This weekend, exactly a year ago, I experienced a special kind of rejection. A rejection that was first of all, unexpected, and secondly very painful. This experience happened when I was in the middle of the most difficult grief after the loss of my 27 year marriage. It took me a good month to stand back up and that’s when I decided to face rejection head on. For the following months, I decided to do everything I could to get rejected. I wanted to feel the rejection. I wanted to know people. I needed to find my people. I wanted to know I was being judged. I was looking for people’s responses. I spoke, I reached out, I texted, I did YouTube videos, I did a podcast on Spotify, I felt everything I needed to feel to desensitize myself from the pain of rejection. During that time frame, I also listened to various books including Becoming Bullet Proof, Educated, Strength in Stillness, Read Your Mind, Detached, The Diary of a CEO, A changed Mind, and Rejection Proof. I also did a good amount of research on the topics of neuroscience and the laws of physics, especially on metaphysics and quantum psychology. I did all this because I needed to find answers to the pain and suffering I was experiencing.
According to Google, the law of metaphysics on human behavior “explores the fundamental nature of reality, asking whether our actions are the result of free will, biological determinism, or underlying conscious awareness. It provides the philosophical foundation for how we interpret mental states, agency, and what fundamentally drives human decisions.”
In physics, the Newton’s law of motion, inertia, explains that “a body at rest stays at rest, and a body in motion stays in motion. In human behavior, this explains the status quo bias. People will continue on their current path or maintain existing habits until a significant external force (e.g., a life event, a major incentive) disrupts the pattern.”

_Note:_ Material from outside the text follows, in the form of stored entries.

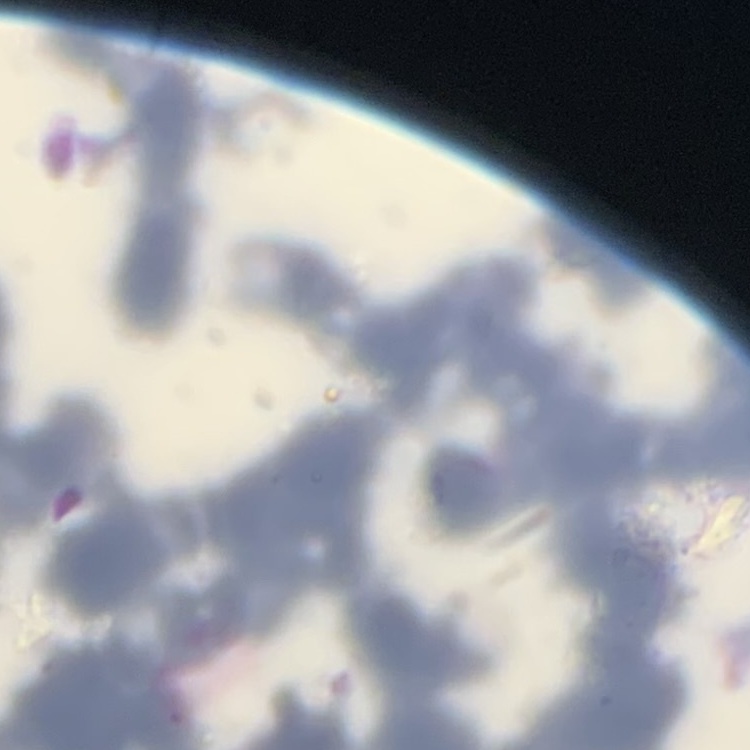

Summary:
  - Red blood cell morphology: rouleaux formation
  - Stain: Field's or Giemsa
  - Image type: one tile cut from a larger photomicrograph
  - Preparation: thin blood film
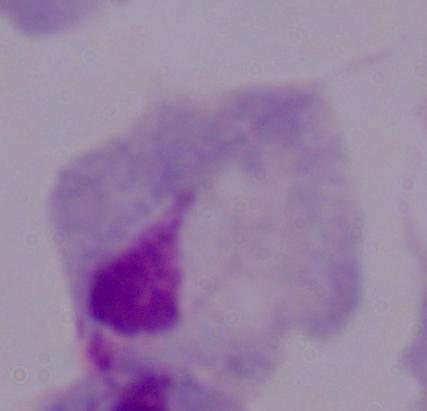

Photomicrograph. 1000x magnification. A trichomonad is shown.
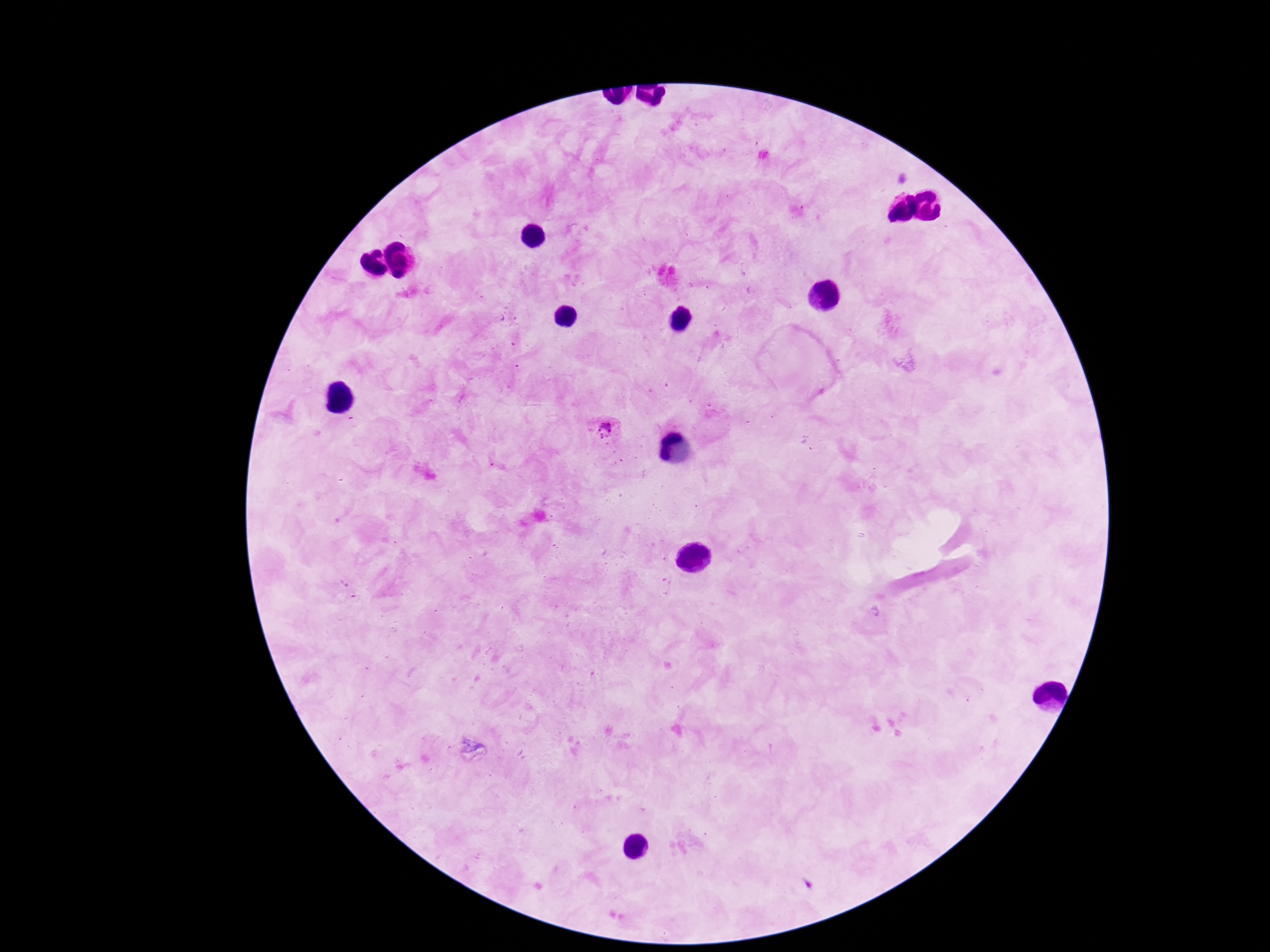
preparation = thick blood smear
magnification = 100x
capture = smartphone camera through the microscope eyepiece
Plasmodium parasite locations = approximate object centers, in pixels from the top-left corner: (x=607, y=430)
patient malaria status = infected
stain = Giemsa
image size = 1270×952 pixels
field of view = one from this slide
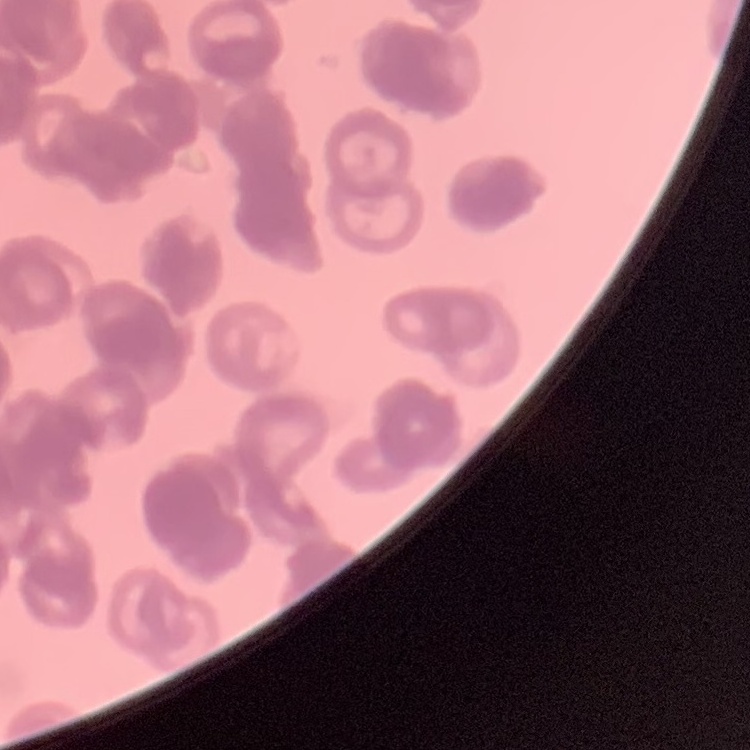 The erythrocytes exhibit rouleaux formation. Thin blood film. Stained with either Field's or Giemsa. One tile cut from a larger photomicrograph.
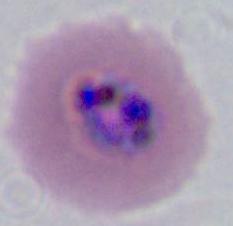
magnification = 400x or 1000x
identification = Plasmodium
modality = photomicrograph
State which parasite is depicted.
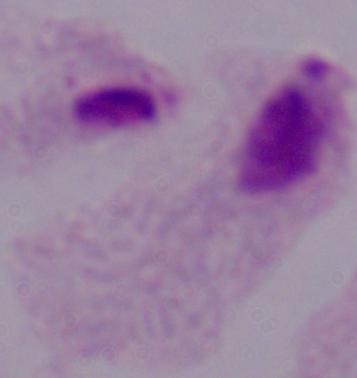

A trichomonad.

modality = micrograph
magnification = 1000x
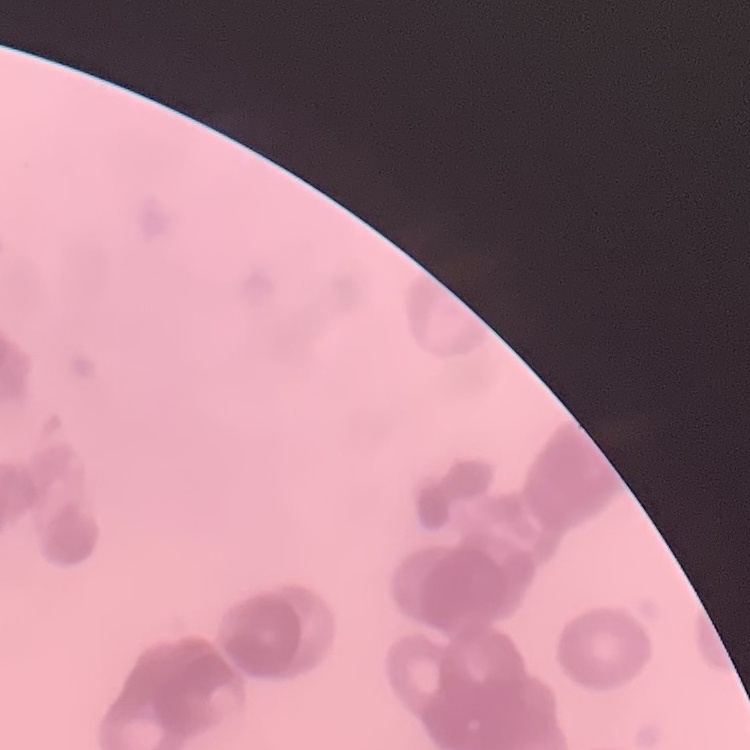
Summary:
  - Erythrocyte morphology: rouleaux formation
  - Stain: Field's or Giemsa
  - Preparation: thin blood smear
  - Image type: one tile cut from a larger photomicrograph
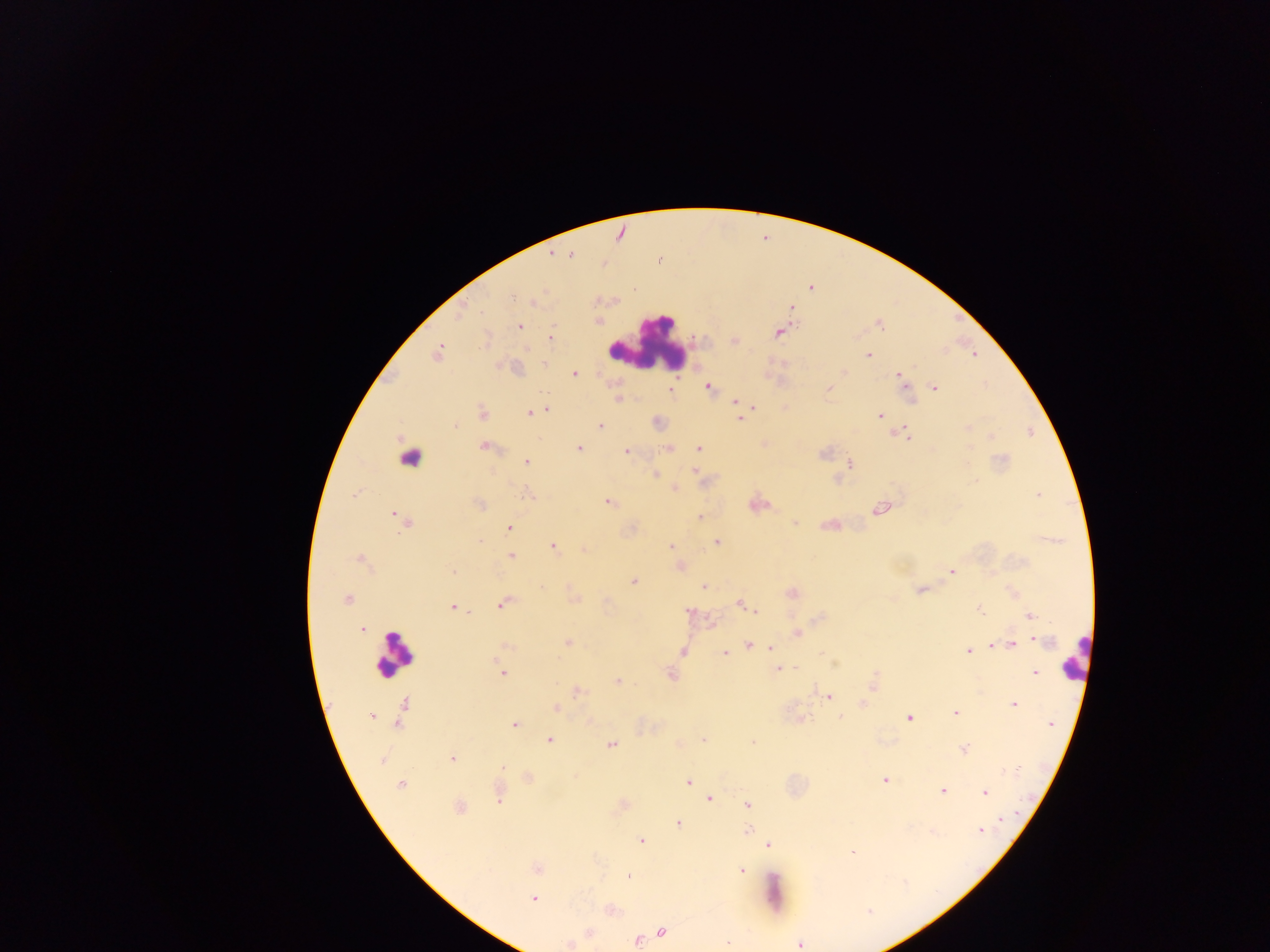 Approximate centers as {x, y} in pixels. Leukocyte locations: {647, 346}, {410, 457}, {393, 653}, {1075, 657}, {773, 889}. Plasmodium parasite locations: {571, 256}, {660, 261}, {811, 288}, {512, 297}, {791, 308}, {878, 325}, {519, 326}, {779, 332}, {550, 338}, {734, 341}, {437, 353}, {973, 354}, {868, 355}, {545, 364}, {844, 372}, {574, 373}, {899, 375}, {708, 387}, {935, 388}, {827, 389}, {669, 390}, {735, 402}, {752, 406}, {546, 410}, {482, 413}, {529, 413}, {879, 415}, {739, 418}, {455, 426}, {600, 426}, {904, 434}, {991, 436}, {485, 447}, {579, 448}, {669, 448}, {698, 449}, {626, 451}, {823, 454}, {526, 461}, {849, 464}, {694, 471}, {655, 475}, {675, 489}, {1038, 494}, {527, 495}, {608, 502}, {476, 504}, {881, 508}, {396, 515}, {700, 517}, {405, 522}, {794, 523}, {509, 528}, {479, 540}, {716, 542}, {670, 546}, {554, 547}, {583, 550}, {511, 556}, {360, 559}, {453, 571}, {951, 572}, {633, 581}, {703, 587}, {920, 590}, {347, 600}, {740, 603}, {503, 604}, {453, 607}, {980, 610}, {689, 611}, {756, 612}, {1029, 616}, {362, 629}, {798, 633}, {1040, 641}, {567, 643}, {993, 644}, {1013, 644}, {748, 645}, {770, 648}, {683, 652}, {968, 652}, {724, 653}, {796, 667}, {779, 668}, {503, 673}, {670, 673}, {1035, 674}, {617, 682}, {579, 691}, {828, 696}, {403, 704}, {1014, 705}, {557, 708}, {955, 713}, {371, 715}, {840, 717}, {908, 717}, {398, 723}, {515, 724}, {1050, 724}, {702, 739}, {549, 740}, {753, 743}, {610, 745}, {964, 749}, {382, 760}, {452, 760}, {504, 767}, {884, 780}, {688, 782}, {400, 785}, {942, 791}, {985, 793}, {499, 797}, {709, 799}, {747, 805}, {459, 808}, {1000, 820}, {678, 823}, {747, 830}, {980, 831}, {641, 841}, {768, 845}, {852, 851}, {536, 869}, {741, 870}, {629, 875}, {534, 898}, {869, 911}, {662, 932}, {637, 940}, {727, 942}, {569, 944}, {800, 945}. Thick blood film. Image is 1270×952 pixels. Collected in Ghana. One field of view. Mobile-phone photograph taken through the microscope.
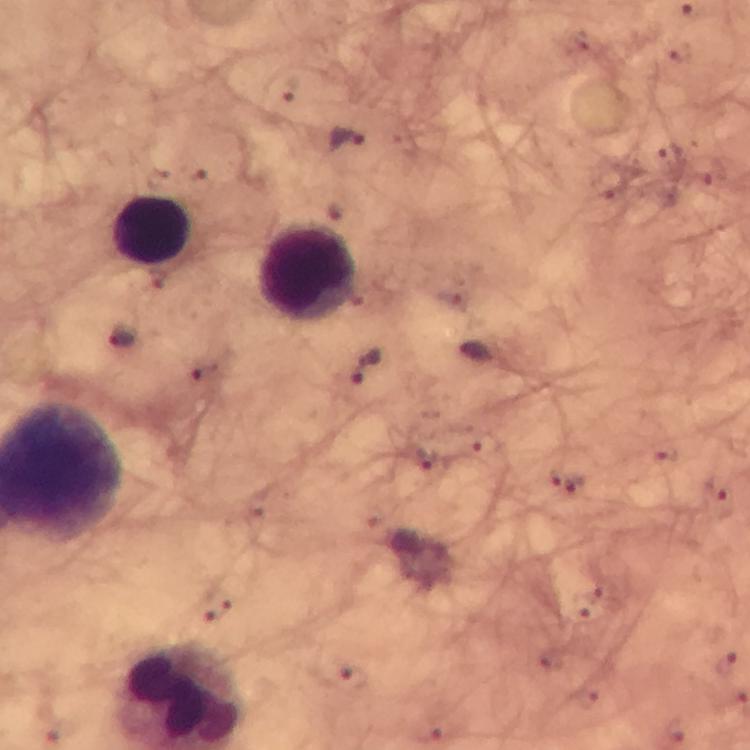
Approximate centers as (x, y) in pixels. Leukocyte locations: (152, 229), (308, 272). Plasmodium parasite locations: (681, 54), (345, 138), (123, 335), (366, 368), (427, 460), (567, 480), (728, 665), (351, 676), (434, 731). Smartphone photograph taken through a microscope. Cropped region of a single field of view. Image is 750×750 pixels. From a malaria diagnostic workup. Immersion oil was used. Thick smear. Giemsa stain. 100x magnification.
Assess this cell for malaria.
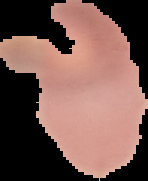

It is uninfected.

Summary:
  - Image type: segmented cell region on a black background
  - Image size: 148×181 pixels
  - Preparation: thin blood film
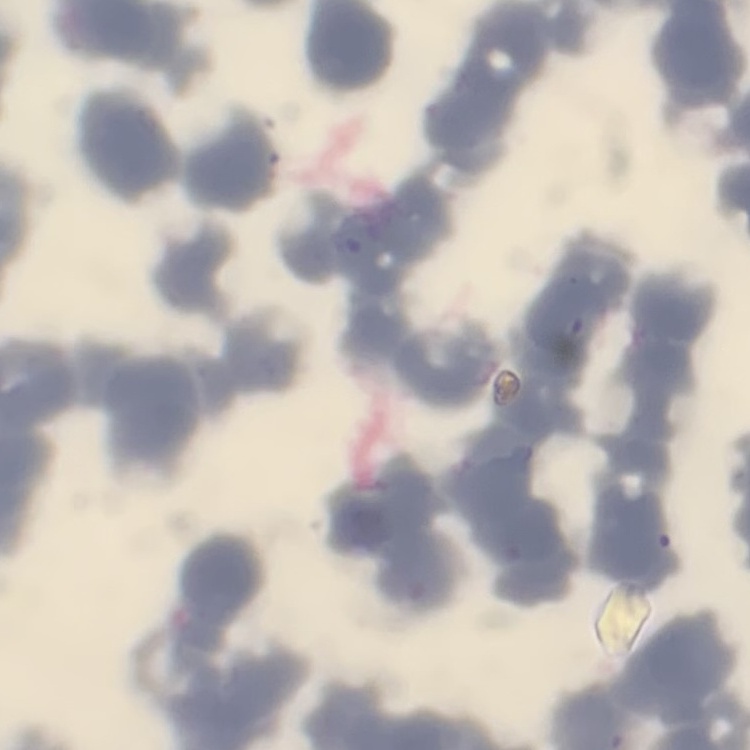

red blood cell morphology = rouleaux formation
stain = Field's or Giemsa
image type = one tile cut from a larger photomicrograph
preparation = thin blood smear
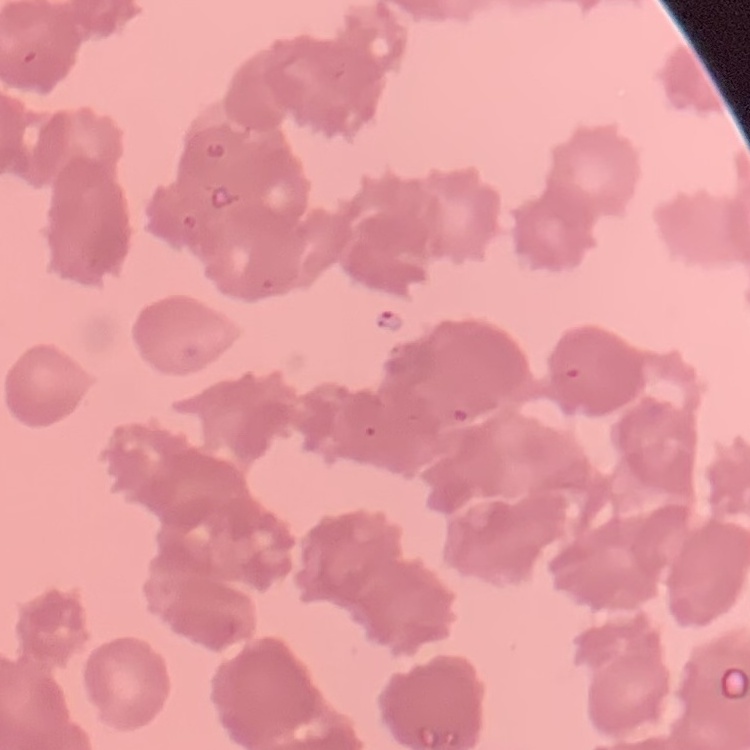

In quantum cognition, there are some core principles, one of them is “superposition.” Superposition suggests that a person’s mental state is usually ambiguous or unsettled until it is forced to pick a definite state. And because of superposition, it comes “interference.” In interference “an individual’s previously held beliefs can “interfere” with one another, sometimes leading to irrational or paradoxical choices.” And lastly it comes “entanglement.” In entanglement “a person is deeply conflicted, their internal belief states interact and influence their ultimate behavioral output in ways that defy classical cause-and-effect models.”
After doing all this work, I still don’t have the answers for pain and suffering, but I can see how day by day I found new meaning, new joy, new experiences, and the best part, I found my people. Rejection is painful, but being rejected means that I tried, and even if the outcome was not what I expected, it definitely brought a new perspective for my life.